WHAT YOU ARE ASKED TO DO:
Everything from the line containing "Between the point at 58,60" down to the last line of the entries below must be transcribed exactly, and nothing else.
---------- INPUT
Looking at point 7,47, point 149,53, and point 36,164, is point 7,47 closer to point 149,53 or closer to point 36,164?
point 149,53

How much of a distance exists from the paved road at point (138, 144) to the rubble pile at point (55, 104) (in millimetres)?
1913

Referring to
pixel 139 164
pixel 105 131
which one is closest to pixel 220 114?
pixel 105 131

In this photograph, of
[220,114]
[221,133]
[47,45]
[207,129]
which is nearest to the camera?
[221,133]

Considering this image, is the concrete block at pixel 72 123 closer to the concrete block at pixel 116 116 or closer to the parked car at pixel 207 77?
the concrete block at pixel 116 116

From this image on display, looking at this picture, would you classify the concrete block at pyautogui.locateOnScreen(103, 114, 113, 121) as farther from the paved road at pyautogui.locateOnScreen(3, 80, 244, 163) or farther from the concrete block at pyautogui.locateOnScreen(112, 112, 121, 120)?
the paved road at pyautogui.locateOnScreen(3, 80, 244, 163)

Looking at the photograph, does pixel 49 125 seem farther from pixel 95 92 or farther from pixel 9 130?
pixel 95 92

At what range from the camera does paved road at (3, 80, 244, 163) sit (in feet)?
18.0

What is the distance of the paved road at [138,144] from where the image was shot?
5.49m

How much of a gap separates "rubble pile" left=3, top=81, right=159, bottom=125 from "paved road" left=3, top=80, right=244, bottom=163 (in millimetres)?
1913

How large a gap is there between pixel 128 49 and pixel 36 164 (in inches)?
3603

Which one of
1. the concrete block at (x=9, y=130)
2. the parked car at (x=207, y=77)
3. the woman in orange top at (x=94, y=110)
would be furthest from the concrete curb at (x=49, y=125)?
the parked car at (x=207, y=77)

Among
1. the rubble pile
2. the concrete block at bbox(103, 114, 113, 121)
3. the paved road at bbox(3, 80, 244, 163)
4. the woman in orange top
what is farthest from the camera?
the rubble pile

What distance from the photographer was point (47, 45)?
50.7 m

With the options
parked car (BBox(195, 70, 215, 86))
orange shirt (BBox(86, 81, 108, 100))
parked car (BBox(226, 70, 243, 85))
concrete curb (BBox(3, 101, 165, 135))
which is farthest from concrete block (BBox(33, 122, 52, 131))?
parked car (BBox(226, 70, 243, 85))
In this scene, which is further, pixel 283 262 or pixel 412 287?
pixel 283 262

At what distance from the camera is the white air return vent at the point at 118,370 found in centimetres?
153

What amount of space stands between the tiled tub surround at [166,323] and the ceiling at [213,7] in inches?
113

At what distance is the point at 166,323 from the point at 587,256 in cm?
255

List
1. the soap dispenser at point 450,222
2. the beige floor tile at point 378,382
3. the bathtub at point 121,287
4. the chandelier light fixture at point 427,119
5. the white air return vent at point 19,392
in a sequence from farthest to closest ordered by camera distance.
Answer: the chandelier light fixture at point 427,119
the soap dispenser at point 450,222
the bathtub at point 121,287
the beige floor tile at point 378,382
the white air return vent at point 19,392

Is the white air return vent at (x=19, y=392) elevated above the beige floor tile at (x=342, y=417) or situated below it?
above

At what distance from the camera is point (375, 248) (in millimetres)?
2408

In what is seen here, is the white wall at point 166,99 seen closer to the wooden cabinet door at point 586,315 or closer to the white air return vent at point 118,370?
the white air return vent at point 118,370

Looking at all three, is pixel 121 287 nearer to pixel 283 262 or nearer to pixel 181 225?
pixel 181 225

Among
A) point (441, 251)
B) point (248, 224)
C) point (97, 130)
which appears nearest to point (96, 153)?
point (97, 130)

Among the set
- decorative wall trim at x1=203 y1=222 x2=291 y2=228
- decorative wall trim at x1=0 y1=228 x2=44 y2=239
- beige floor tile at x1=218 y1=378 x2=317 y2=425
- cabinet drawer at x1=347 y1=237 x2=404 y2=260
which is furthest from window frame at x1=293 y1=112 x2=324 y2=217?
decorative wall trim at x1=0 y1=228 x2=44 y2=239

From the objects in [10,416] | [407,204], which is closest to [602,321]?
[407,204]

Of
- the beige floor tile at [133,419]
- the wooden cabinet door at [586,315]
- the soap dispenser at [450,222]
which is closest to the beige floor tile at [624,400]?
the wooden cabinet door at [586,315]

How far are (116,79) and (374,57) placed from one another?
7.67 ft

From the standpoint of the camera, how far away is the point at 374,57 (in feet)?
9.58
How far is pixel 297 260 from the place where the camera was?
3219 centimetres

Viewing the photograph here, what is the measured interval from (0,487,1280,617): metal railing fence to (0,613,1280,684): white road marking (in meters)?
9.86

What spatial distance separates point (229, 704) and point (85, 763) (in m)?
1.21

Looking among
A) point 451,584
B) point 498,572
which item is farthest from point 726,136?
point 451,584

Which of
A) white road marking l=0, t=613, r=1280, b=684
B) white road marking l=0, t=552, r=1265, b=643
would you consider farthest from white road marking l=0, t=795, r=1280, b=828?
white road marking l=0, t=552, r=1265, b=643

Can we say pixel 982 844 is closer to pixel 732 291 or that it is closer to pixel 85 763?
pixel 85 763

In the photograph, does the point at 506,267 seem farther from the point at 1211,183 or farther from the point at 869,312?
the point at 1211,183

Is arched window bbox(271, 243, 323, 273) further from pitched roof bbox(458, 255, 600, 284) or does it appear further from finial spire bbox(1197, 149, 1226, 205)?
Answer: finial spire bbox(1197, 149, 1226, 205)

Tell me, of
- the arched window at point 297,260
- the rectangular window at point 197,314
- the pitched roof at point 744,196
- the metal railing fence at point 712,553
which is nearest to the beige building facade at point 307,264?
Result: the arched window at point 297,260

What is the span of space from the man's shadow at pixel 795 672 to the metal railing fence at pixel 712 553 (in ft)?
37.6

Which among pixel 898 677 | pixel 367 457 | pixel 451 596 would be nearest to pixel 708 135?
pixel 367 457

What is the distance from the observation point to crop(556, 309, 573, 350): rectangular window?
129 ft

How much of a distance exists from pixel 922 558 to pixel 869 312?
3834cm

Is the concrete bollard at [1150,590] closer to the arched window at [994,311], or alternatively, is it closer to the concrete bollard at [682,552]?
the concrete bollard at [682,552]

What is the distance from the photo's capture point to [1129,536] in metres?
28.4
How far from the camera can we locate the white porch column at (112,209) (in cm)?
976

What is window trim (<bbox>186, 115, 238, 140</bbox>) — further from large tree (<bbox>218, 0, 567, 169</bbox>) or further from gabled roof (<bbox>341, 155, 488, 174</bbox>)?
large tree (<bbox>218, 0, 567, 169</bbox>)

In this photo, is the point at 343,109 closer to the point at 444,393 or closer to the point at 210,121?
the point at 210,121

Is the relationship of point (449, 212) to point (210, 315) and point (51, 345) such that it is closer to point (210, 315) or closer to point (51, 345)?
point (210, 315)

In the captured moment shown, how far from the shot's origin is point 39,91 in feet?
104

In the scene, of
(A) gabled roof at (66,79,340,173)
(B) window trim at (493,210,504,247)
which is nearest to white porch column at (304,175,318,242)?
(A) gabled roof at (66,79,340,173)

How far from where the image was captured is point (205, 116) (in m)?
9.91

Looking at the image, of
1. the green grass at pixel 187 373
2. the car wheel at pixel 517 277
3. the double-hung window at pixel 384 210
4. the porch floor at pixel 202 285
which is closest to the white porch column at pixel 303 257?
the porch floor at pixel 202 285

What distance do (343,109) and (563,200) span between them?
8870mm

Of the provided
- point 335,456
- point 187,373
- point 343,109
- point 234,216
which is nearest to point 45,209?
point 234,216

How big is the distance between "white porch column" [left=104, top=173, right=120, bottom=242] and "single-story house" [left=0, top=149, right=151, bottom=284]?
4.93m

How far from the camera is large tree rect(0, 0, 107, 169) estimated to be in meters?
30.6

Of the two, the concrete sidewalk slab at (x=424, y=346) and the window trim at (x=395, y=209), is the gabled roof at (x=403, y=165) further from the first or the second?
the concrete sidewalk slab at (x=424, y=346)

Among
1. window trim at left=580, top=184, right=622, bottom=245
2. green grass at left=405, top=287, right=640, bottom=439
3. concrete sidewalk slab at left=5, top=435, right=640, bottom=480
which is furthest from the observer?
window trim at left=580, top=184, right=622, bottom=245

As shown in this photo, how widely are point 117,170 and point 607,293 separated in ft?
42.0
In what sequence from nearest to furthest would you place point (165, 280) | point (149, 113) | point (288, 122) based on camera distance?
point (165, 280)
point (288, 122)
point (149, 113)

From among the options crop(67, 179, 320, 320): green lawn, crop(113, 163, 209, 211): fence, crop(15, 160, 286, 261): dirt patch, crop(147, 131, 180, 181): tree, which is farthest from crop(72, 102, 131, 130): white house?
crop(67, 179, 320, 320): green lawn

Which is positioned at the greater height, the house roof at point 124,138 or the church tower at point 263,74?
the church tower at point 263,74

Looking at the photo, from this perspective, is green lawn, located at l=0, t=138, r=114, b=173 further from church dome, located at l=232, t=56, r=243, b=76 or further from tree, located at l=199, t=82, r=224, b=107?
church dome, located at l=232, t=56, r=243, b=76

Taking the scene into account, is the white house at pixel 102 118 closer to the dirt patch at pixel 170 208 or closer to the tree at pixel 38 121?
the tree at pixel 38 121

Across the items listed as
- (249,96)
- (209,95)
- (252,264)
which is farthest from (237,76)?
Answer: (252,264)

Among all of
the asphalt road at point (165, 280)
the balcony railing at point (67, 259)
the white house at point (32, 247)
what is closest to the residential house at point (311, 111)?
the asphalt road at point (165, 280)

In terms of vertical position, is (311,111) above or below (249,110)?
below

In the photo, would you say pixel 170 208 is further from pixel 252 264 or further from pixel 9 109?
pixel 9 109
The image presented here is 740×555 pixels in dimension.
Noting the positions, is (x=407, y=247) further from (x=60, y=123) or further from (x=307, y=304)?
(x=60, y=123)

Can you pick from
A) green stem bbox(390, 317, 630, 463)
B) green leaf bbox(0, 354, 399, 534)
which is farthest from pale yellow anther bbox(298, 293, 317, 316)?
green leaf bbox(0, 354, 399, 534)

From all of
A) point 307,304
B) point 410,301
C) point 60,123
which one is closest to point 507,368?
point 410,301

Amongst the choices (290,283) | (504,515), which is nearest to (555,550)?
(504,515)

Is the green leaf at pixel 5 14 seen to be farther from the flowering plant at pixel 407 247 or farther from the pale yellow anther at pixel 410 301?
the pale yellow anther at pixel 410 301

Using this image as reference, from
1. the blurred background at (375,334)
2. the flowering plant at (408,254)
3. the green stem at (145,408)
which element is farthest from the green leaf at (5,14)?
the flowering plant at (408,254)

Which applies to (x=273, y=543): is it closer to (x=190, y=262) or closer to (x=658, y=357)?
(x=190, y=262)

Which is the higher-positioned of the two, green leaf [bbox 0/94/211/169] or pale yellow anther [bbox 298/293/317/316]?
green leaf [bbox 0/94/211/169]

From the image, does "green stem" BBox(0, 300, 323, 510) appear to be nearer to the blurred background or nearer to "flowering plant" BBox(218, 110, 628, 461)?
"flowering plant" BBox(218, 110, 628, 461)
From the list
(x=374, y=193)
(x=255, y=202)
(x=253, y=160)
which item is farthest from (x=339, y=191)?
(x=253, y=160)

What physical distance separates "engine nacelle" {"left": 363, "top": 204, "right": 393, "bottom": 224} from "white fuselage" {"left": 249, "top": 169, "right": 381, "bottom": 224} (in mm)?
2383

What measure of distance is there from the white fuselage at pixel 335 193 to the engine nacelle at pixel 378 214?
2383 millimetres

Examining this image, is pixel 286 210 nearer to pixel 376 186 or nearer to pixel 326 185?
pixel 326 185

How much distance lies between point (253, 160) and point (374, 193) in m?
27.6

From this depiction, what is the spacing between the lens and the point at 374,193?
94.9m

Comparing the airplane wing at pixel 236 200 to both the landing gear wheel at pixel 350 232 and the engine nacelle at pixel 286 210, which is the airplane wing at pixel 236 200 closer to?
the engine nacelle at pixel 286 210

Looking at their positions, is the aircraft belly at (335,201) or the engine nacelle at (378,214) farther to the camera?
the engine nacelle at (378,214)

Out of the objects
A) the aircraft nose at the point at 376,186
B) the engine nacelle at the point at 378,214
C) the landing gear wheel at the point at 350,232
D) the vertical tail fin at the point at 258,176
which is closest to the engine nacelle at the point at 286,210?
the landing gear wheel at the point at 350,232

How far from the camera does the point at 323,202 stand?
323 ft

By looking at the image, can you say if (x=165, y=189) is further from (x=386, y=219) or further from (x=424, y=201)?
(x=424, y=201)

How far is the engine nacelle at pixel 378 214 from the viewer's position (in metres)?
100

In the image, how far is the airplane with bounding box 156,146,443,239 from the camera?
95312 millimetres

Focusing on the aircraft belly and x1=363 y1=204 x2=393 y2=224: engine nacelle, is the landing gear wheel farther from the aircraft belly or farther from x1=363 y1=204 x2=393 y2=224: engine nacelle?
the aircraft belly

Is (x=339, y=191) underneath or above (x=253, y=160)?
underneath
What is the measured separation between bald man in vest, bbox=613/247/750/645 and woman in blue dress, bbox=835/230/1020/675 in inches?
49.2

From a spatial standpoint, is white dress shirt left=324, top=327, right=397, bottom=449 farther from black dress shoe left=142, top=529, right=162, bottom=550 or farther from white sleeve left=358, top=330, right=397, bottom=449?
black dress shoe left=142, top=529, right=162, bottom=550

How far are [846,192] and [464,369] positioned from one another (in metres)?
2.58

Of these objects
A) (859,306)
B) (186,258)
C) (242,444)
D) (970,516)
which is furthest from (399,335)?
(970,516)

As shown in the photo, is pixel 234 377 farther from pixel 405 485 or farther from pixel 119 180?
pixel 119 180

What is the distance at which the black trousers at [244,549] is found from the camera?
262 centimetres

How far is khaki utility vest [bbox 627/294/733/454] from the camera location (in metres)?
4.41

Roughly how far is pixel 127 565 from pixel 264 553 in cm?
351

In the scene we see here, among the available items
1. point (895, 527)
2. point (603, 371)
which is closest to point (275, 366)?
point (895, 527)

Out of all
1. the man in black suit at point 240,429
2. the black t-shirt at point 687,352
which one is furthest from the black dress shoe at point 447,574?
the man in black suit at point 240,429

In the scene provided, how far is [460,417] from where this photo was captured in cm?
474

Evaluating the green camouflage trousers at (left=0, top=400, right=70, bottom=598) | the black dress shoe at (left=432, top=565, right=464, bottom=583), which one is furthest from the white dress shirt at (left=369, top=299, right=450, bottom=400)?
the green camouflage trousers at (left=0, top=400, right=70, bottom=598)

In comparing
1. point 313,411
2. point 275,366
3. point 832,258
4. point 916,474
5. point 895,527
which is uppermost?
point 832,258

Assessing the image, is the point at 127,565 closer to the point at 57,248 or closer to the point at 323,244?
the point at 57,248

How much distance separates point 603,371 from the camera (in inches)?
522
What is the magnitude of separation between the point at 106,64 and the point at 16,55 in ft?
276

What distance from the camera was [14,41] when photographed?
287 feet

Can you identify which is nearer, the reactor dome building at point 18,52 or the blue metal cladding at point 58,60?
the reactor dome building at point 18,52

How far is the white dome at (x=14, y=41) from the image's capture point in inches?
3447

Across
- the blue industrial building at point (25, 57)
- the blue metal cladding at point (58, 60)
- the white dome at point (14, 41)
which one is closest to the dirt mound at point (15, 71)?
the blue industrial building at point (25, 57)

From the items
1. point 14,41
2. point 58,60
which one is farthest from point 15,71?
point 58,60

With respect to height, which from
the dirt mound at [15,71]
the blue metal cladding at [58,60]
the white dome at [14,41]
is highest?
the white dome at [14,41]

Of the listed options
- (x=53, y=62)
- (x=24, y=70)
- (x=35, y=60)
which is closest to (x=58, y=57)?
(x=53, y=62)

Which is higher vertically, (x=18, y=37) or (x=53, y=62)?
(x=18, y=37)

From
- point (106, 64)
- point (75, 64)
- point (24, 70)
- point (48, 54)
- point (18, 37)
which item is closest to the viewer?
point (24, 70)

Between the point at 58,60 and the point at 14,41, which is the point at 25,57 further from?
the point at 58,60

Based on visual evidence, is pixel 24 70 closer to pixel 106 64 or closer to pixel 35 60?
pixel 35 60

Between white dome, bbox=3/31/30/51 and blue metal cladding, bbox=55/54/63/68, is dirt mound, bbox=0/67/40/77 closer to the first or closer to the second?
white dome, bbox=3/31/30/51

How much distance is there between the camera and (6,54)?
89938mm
--------------------
COMPLETE RESPONSE:
Between the point at 58,60 and the point at 14,41, which is the point at 25,57 further from?
the point at 58,60

Based on visual evidence, is pixel 24 70 closer to pixel 106 64 or closer to pixel 35 60?
pixel 35 60

Between white dome, bbox=3/31/30/51 and blue metal cladding, bbox=55/54/63/68, is dirt mound, bbox=0/67/40/77 closer to the first or closer to the second?
white dome, bbox=3/31/30/51

How much distance is there between the camera and (6,54)?
89938mm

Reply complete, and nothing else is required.